What this exercise asks:
• A. For each statement, say whether it agrees with the crypto policy excerpt below. Answer yes or no and quote the exact words of the excerpt that decide it. (i) The White House released its roadmap on a Friday. (ii) The Federal Reserve Board accepted Custodia Bank as a member of the Federal Reserve System. (iii) Custodia Bank is based in Wyoming.
• B. According to the crypto policy excerpt below, who is the director of the White House National Economic Council?
• C. Retype the passage of the crypto policy excerpt below from "STRIKE 2 – At" to "TradFi vs DeFi.", with no changes.

Selected excerpt:
========================================

STRIKE 1 – On Friday, with a tip of the cap to President Biden’s digital assets Executive Order last March, the White House released, “The Administration’s Roadmap to Mitigate Cryptocurrencies’ Risks.” The emphasis of the report is entirely on “risks.” Also – note the use of “cryptocurrencies’ risks” rather than “digital assets risks” in the title. Is the White House cutting to the chase on what it thinks about the broader context of digital assets and blockchain technology? Co-author and White House National Economic Council Director Brian Deese warned Congress later in the day, “We’re ready to work w/ Congress to address regulatory gaps, but it would be a grave mistake to reverse course and deepen ties btw crypto and the financial system.”

STRIKE 2 – At the same time, the Federal Reserve Board (FRB) announced that it was not letting digital assets bank and Wyoming-based Custodia Bank become a member of the Federal Reserve System. “The firm’s novel business model and proposed focus on crypto-assets presented significant safety and soundness risks…” – no crypto allowed in the U.S. banking system in other words. Expressing “surprise and disappoointment,” Custodia Bank’s founder and CEO Caitlin Long said Custodia’s master account application at the Federal Reserve Board of Kansas City is still pending. Perhaps -but it’s also mired in the courts. This is the front lines of TradFi vs DeFi.

========================================

Source data:
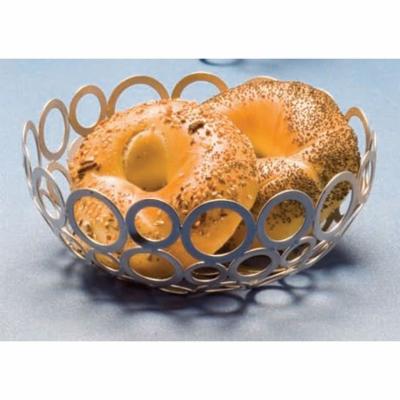 American Metalcraft Iron Basket 8 Inch Diameter Silver; 1 Each - High Mart Wholesale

========================================

Answers given:
• A.
(i) Yes: "On Friday"
(ii) No: "it was not letting digital assets bank and Wyoming-based Custodia Bank become a member of the Federal Reserve System"
(iii) Yes: "Wyoming-based Custodia Bank"

• B. Brian Deese.

• C.
STRIKE 2 – At the same time, the Federal Reserve Board (FRB) announced that it was not letting digital assets bank and Wyoming-based Custodia Bank become a member of the Federal Reserve System. “The firm’s novel business model and proposed focus on crypto-assets presented significant safety and soundness risks…” – no crypto allowed in the U.S. banking system in other words. Expressing “surprise and disappoointment,” Custodia Bank’s founder and CEO Caitlin Long said Custodia’s master account application at the Federal Reserve Board of Kansas City is still pending. Perhaps -but it’s also mired in the courts. This is the front lines of TradFi vs DeFi.